There are many publications on experimental tumours that have shown rates of repopulation after radiotherapy that are equal to or often faster than the rates of cell repopulation in tumours without radiotherapy (Hermens and Barendsen, 1967; Suit and Urano, 1969; Abe et al, 1991; Begg et al, 1991; Milas et al, 1994). Intervals between chemotherapy doses are needed to allow repopulation of normal tissues. During these intervals, however, the surviving tumour cells can proliferate and repopulate (Stephens and Peacock, 1977; Rosenblum et al, 1976; 1983; Milas et al, 1994).

Data on tumour volume doubling time (Td) for human lung tumours are reported by Hasegawa et al (2000), Steel (1977), Usuda et al (1994), Fujimura et al (1979), Filderman et al (1986) and Geddes (1979). The data are summarised in Table 4 . They indicate that for untreated NSCL tumours the mean Td is in excess of 93 days. O'Rourke and Edwards (2000) reported that the delay between diagnostic CT scan and planning CT amounted 18–131 days with a median of 54 days. Tumour growth in terms of percentage change in tumour cross-sectional area ranged from 0 to 373% with a median increase of 19%. If this value of 19% is used for the median interval of 54 days, a Td of 68 days can be derived, and for an interval of 113 days, the Td is 143 days.

Table 4
Mean tumour volume doubling times (Td's) as reported in the literature and mean Td of the present study.

In the present study, we observed after induction chemotherapy a clear progression in tumour volume with Td's varying from 8.3 to 171.4 days with a mean and median value of 45.8 and 29.4 days, respectively. This latter Td value is far less than Td's found for untreated NSCLC, Table 4. It indicates accelerated repopulation of cells surviving the induction chemotherapy course. Our findings are in line with those of others who observed a rapid regrowth after irradiation of pulmonary metastases (Battermann et al, 1981), and after surgery in head-and-neck cancer (Trotti et al, 1998; Ang et al, 2001; Awwad et al, 2002). In their review, Davis and Tannock (2000) reported on repopulation of tumour cells between cycles of chemotherapy as a neglected factor. We can conclude that fast regrowth of remaining tumour cells occurs after induction chemotherapy, radiotherapy and surgery.

As illustrated in Figure 2 and Table 3, the number of Td's in the waiting period ranges from 0.3 to 10. The mean number is 3.3. Thus, in the waiting period the tumour volume increases with a factor of more than 3.

As shown in Figure 3, the small tumours have the shortest Td. For instance, tumours with a volume up to 40 cm3 have a mean Td of 24.5 days (range 8.3–46.9 days). To our knowledge such a short mean Td value for lung tumours has not been reported earlier. Hasegawa et al (2000) determined growth rate of small lung cancers detected on mass CT screening. The shortest Td they found was 52 days. From the CT scans inserted in Figure 1 in the paper by O'Rourke and Edwards (2000), a Td of 18.3 days can be derived. This value is for a patient receiving prior chemotherapy (O'Rourke, pers. com., 2003) and confirms our findings that after induction chemotherapy fast regrowth occurs. In our study, the shortest Td was 8.3 days.

In conclusion, we present evidence that after induction chemotherapy fast regrowth of NSCLC occurs and that accelerated repopulation of surviving tumour cells is responsible for the fast regrowth. It is clear that the beneficial result of induction chemotherapy, that is, tumour volume regression, has faded away. The Td is far shorter than that of untreated lung tumours. This influences the treatment results significantly. It is tragically that interval times up to more than 3 months are found whereas radiotherapy can be started within 1 month after induction chemotherapy as observed here. In all, 41% of potentially curable patients became incurable in that waiting period. We recommend that radiotherapy should start as soon as possible, preferably within 2–3 weeks, after the last chemotherapy cycle. Owing to the accelerated cell proliferation observed, accelerated radiotherapy should be given serious consideration to keep overall treatment time short. In further studies, concurrent chemo/radiotherapy treatment should be considered since a growing body of data show that concurrent chemo/radiotherapy improves survival in selected patients in stage III NSCLC (Schaake-Koning et al, 1994; Furuse et al, 1999; Curran et al, 2003).

YOUR OBJECTIVE –
For each statement, say yes or no as to whether it agrees with the passage on lung tumor regrowth after chemotherapy, and quote the deciding words: (a) in the present study, tumors with a volume up to 40 cm3 had a mean Td of 24.5 days; (b) the shortest Td found by Hasegawa et al (2000) was 18.3 days; (c) the mean number of Td's in the waiting period was 10. The material after this point is separate from the passage on lung tumor regrowth after chemotherapy.

AVAILABLE DATA –
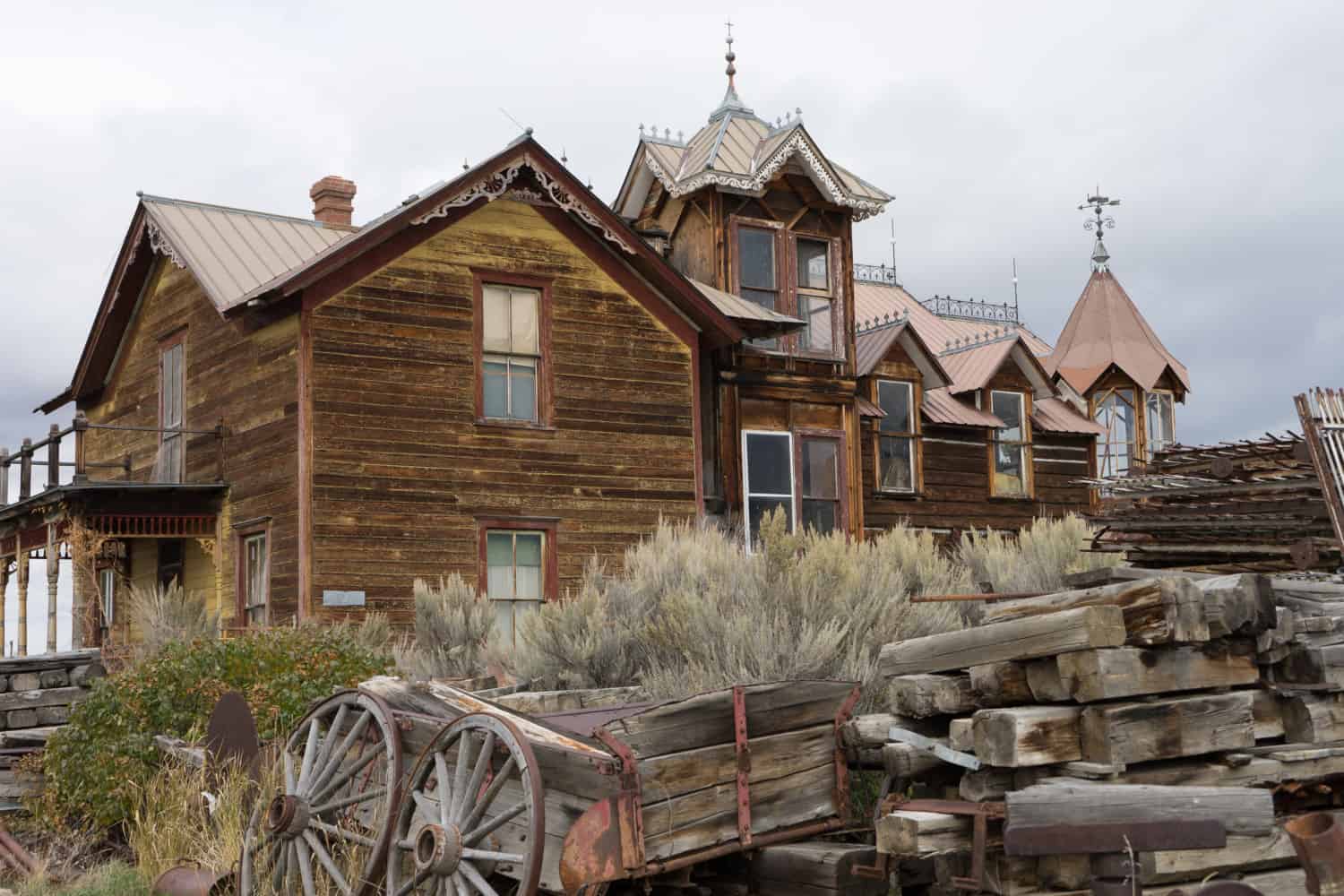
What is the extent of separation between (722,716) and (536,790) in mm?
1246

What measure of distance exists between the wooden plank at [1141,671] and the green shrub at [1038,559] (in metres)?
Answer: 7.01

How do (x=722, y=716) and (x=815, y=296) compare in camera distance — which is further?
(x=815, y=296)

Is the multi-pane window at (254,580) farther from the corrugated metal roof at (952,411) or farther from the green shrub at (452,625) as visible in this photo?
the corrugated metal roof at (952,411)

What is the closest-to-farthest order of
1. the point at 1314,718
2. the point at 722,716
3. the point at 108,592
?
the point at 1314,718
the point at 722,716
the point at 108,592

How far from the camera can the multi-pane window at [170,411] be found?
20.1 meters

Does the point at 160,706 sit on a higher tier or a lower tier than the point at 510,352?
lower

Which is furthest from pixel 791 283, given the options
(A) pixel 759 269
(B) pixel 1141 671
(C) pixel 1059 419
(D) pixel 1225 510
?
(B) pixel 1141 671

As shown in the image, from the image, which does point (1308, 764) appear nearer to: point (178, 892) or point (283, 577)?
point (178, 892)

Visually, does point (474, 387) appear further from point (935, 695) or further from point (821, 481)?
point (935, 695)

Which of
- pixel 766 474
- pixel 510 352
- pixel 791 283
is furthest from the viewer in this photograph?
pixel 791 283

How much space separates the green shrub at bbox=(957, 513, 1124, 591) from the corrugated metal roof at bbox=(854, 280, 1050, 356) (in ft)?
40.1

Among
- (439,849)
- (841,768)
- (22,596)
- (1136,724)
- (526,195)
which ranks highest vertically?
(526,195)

SOLUTION FOR THIS EXERCISE –
(a) Yes: "tumours with a volume up to 40 cm3 have a mean Td of 24.5 days (range 8.3–46.9 days)"
(b) No: "The shortest Td they found was 52 days."
(c) No: "The mean number is 3.3."